** Source document **
Partisanship Turns Brilliant Men into Morons
Walsh’s Second Law of Politics reads as follows: Partisanship turns even the most intelligent of persons into raging morons. There are no exceptions.
One of my favorite examples of this immutable fact is Stephen King. King is a brilliant human being — one of the greatest storytellers in human history. I’ve read most of his books; all are good, some are great. His memoir On Writing remains one of the most riveting and useful books I’ve encountered as an aspiring writer. His is not the life and work of a stupid man.
But have you ever read his tweets on politics? Good Lord. They’re deranged. On X (Twitter), Stephen King exhibits all of the noxious qualities he condemns in others: intolerance, intemperance, a default assumption of bad faith — and never anything resembling a rational, balanced, or objective defense of those politicians and policies he supports.
Stephen King is a brilliant man. Partisan politics has made him an imbecile.

** What is asked **
**1.** Which Stephen King memoir does the partisanship essay call riveting and useful?
**2.** Reproduce the partisanship essay word for word, everything from "Partisanship Turns Brilliant" down to "a stupid man.".
The material after this essay comes from a separate, unrelated source.

** Raw data **
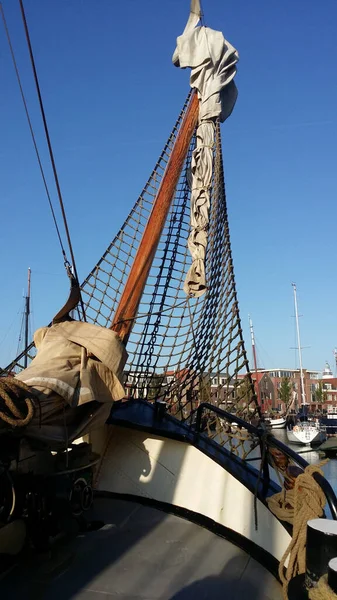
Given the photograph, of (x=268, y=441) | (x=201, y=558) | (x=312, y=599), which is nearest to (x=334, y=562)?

** Answers for this exercise **
**1.** On Writing

**2.**
Partisanship Turns Brilliant Men into Morons
Walsh’s Second Law of Politics reads as follows: Partisanship turns even the most intelligent of persons into raging morons. There are no exceptions.
One of my favorite examples of this immutable fact is Stephen King. King is a brilliant human being — one of the greatest storytellers in human history. I’ve read most of his books; all are good, some are great. His memoir On Writing remains one of the most riveting and useful books I’ve encountered as an aspiring writer. His is not the life and work of a stupid man.